---------- Textauszug

Ich finde "kaputte" Figuren interessant, weil in ihnen die Katastrophe gewissermaßen schon angelegt ist. Oft sind sie den Problemen, die von außen an sie herangetragen werden, nicht gewachsen, sondern verstärken sie durch ihren inneren Konflikt noch. Persönlich schreibe ich nicht gerne über unbeschwerte Figuren. Sicher wäre es spannend, darzustellen, wie jemand seine Unbeschwertheit verliert, aber das stelle ich mir ziemlich anspruchsvoll vor. So sind und bleiben meine Figuren arme Würschtel.  ;)

Lucien

Ich bin mal so frei, an dieser Stelle die intakte Familie durch eine behütete Kindheit und Jugend zu ersetzen, was ja in der Regel zumindest ein gesundes soziales Umfeld voraussetzt.  Mein Prota hat früh seine Eltern verloren und ist bei seinem Onkel aufgewachsen. Nach dessen Tod verlässt er sein Dorf, um etwas von der Welt zu sehen und stolpert geradewegs in ein Abenteuer der unschönen Art...
Und ich muss sagen, der Kerl ist echt anstrengend!  :gähn: Ich mag ihn sehr, und seine Naivität und Unschuld bietet viel Potenzial zur Entwicklung, aber bis ich ihn da habe, wo ich ihn sehen will, ist jedes Kapitel aufs Neue ein Kraftakt. Eine Nebenfigur, die eben "kaputt" ist, stiehlt ihm grandios die Show.  :wart:
Für mich bedeutet das: Der nächste Protagonist ist auf jeden Fall "kaputt".

--------------------
---------- Bereitgestellte Datensätze

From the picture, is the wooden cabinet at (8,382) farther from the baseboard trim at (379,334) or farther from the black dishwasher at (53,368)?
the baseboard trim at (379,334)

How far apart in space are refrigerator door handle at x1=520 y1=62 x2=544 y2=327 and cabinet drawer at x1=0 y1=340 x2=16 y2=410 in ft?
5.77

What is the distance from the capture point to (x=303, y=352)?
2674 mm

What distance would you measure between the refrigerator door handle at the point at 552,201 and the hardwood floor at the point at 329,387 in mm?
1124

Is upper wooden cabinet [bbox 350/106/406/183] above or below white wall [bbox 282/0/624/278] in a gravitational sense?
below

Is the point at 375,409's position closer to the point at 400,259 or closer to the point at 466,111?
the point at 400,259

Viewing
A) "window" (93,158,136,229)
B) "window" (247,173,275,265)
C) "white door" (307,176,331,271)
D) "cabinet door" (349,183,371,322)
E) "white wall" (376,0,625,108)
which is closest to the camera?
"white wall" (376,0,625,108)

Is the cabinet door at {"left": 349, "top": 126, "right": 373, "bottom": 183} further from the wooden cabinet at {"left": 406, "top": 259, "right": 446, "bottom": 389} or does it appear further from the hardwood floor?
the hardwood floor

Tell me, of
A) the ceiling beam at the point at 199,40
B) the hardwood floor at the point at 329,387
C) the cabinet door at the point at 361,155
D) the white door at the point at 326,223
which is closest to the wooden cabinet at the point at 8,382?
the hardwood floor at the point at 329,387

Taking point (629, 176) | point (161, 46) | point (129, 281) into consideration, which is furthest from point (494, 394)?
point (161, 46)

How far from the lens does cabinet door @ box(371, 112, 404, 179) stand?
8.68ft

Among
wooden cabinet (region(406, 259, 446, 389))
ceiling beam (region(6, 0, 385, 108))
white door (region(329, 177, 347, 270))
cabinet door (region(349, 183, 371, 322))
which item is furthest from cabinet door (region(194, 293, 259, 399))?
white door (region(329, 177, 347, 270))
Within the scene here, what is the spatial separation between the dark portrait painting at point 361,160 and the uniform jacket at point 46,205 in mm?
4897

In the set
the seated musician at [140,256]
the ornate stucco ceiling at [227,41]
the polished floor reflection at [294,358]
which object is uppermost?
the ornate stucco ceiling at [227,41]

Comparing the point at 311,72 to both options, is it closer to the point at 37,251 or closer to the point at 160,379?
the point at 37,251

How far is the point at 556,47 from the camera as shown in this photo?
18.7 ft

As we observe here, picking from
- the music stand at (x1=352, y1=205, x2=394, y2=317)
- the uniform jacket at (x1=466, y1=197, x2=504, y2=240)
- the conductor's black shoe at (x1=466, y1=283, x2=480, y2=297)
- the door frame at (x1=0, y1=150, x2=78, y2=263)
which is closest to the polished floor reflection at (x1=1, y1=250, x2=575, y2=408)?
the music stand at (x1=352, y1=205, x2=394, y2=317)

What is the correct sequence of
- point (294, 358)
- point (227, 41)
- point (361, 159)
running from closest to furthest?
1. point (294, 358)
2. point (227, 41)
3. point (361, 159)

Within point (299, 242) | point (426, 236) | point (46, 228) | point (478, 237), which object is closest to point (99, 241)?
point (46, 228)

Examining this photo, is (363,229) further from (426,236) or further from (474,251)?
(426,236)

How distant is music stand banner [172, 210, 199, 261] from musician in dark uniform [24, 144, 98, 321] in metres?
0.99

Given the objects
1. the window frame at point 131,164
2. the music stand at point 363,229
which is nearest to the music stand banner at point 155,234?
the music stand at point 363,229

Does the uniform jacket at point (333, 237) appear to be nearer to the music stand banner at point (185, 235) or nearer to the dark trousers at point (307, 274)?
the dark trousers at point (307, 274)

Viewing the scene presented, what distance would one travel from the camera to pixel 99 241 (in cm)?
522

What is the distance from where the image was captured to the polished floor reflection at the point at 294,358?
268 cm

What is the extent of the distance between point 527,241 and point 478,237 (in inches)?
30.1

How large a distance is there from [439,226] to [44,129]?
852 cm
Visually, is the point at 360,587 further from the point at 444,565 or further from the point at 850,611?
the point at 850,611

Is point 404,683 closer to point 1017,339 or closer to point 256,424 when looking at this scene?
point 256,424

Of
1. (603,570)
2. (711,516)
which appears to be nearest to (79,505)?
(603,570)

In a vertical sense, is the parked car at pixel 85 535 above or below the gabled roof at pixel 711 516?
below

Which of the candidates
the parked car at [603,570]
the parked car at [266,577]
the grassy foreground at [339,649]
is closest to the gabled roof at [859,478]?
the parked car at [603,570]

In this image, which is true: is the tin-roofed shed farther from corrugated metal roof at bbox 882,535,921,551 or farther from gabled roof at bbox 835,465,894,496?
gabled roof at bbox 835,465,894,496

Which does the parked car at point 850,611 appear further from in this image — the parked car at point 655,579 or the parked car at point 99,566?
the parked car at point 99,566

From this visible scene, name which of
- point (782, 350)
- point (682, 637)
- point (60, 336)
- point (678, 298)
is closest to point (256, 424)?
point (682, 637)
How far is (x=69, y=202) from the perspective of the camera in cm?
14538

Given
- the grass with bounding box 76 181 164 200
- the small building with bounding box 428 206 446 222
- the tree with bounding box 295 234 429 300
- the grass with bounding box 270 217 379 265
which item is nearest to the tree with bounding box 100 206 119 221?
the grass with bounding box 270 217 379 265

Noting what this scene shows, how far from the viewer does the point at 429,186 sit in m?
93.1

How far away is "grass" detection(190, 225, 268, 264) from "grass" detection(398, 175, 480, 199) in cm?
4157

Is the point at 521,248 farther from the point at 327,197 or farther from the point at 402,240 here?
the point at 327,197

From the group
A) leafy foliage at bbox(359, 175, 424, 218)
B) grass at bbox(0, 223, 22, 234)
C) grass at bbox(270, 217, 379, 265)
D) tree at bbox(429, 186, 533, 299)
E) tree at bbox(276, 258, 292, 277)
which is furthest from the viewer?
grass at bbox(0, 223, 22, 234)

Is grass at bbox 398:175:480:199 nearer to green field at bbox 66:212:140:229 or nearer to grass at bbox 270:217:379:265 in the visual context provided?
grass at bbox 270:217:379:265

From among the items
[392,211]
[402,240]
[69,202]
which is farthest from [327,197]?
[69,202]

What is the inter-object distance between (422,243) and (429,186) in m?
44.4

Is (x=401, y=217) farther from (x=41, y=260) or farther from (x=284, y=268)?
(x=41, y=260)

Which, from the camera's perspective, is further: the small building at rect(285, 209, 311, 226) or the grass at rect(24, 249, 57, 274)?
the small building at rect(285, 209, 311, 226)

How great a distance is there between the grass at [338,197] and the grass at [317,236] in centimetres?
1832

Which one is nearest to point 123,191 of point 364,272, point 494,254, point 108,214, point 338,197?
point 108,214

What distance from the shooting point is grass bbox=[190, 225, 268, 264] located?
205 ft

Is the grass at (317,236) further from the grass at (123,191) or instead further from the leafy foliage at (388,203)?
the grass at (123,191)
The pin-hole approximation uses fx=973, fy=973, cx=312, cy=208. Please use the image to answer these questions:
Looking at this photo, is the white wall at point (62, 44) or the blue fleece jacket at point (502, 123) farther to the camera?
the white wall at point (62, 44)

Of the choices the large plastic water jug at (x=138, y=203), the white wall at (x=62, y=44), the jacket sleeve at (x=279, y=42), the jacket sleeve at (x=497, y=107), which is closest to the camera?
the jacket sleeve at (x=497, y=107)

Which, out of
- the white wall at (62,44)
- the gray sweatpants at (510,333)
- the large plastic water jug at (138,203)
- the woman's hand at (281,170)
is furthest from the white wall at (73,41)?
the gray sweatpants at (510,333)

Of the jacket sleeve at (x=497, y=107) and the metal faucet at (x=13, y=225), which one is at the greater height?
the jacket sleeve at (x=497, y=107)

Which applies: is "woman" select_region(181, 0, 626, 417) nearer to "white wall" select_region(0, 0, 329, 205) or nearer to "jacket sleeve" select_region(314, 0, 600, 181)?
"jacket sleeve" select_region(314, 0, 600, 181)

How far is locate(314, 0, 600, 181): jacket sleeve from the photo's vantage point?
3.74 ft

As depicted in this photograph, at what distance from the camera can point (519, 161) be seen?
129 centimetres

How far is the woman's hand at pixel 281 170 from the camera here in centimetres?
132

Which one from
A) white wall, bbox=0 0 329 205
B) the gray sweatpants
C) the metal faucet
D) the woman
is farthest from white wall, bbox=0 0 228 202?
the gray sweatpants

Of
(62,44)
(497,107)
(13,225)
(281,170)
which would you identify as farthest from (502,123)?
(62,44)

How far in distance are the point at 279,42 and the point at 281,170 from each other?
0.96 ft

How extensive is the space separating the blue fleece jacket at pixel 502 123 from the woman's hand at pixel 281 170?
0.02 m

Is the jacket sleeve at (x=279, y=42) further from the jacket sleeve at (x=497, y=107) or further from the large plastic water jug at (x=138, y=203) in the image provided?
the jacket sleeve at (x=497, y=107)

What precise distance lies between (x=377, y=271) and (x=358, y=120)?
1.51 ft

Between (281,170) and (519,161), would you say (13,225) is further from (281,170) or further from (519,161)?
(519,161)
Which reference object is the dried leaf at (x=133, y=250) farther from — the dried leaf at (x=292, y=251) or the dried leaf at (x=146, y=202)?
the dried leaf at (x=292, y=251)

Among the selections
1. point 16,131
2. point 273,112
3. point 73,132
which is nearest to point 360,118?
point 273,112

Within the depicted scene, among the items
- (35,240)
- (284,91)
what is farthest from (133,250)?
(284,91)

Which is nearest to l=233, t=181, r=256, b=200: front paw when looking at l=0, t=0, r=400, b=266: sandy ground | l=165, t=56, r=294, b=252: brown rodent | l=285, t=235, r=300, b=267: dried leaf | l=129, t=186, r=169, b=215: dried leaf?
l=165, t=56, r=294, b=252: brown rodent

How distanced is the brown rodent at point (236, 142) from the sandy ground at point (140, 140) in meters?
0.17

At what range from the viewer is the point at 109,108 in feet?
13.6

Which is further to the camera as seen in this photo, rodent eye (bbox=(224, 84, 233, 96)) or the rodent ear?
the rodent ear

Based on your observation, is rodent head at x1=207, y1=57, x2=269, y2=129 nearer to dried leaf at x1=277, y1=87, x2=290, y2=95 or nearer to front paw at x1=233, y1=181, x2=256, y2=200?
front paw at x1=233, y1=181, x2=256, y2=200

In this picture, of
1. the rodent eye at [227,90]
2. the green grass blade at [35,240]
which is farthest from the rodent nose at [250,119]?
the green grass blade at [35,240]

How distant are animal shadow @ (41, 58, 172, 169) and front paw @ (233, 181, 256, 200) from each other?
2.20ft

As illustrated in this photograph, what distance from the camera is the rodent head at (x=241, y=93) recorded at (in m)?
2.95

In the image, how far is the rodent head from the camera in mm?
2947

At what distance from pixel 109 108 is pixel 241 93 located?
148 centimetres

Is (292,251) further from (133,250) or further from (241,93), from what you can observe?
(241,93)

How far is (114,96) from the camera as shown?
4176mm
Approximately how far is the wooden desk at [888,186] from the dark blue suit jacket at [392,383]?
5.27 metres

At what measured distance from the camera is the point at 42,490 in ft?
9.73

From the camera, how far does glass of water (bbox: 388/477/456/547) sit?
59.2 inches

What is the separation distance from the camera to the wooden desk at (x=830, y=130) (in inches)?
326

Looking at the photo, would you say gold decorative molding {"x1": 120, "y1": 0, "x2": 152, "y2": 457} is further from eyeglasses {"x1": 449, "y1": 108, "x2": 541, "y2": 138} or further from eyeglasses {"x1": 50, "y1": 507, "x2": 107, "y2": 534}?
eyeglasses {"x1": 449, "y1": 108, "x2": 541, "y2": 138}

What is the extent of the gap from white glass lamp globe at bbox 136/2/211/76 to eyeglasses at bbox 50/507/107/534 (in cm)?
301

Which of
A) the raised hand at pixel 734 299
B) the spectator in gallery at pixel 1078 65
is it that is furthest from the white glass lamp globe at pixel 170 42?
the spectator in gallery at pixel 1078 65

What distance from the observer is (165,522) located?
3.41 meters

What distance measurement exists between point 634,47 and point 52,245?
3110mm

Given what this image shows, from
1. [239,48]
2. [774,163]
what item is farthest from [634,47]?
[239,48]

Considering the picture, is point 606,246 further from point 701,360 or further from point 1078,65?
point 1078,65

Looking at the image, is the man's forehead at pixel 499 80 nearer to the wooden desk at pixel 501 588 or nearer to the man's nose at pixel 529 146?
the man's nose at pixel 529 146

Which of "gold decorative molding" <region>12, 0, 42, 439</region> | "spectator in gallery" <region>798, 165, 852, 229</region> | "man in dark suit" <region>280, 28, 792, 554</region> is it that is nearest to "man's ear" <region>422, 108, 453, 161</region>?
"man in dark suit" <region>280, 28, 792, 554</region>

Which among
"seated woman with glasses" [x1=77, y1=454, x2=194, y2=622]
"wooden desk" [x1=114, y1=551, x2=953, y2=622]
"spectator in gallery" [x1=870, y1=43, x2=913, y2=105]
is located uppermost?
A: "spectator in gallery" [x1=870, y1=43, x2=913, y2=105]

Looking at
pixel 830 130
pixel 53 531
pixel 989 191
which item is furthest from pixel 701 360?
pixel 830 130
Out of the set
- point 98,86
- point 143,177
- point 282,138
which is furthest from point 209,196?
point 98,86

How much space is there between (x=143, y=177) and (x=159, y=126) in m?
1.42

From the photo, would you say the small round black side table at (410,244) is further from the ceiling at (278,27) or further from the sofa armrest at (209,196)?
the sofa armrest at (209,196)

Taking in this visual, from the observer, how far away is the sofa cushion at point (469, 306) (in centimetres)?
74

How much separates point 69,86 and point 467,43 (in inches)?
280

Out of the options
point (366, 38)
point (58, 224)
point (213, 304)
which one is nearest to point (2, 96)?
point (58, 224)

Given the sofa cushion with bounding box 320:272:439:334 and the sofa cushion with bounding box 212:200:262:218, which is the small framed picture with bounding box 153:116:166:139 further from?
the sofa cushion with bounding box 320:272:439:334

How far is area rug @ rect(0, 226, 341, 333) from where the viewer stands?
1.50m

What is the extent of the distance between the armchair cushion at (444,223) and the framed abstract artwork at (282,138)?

--------------------

- Schriftliche Aufgabe 1:
Bei wem ist der Protagonist laut dem Textauszug über Romanfiguren aufgewachsen?
- Schriftliche Aufgabe 2:
Führe den Textauszug über Romanfiguren nach seinem letzten Satz weiter.

- Antwort zur Aufgabe 1:
Bei seinem Onkel.

- Antwort zur Aufgabe 2:
HauntingWitch

#19014
Zitat von: Issun am 15. Dezember 2014, 14:29:19
Ich finde "kaputte" Figuren interessant, weil in ihnen die Katastrophe gewissermaßen schon angelegt ist. Oft sind sie den Problemen, die von außen an sie herangetragen werden, nicht gewachsen, sondern verstärken sie durch ihren inneren Konflikt noch. Persönlich schreibe ich nicht gerne über unbeschwerte Figuren. Sicher wäre es spannend, darzustellen, wie jemand seine Unbeschwertheit verliert, aber das stelle ich mir ziemlich anspruchsvoll vor. So sind und bleiben meine Figuren arme Würschtel.  ;)

Das unterschreibe ich mal genau so.  :)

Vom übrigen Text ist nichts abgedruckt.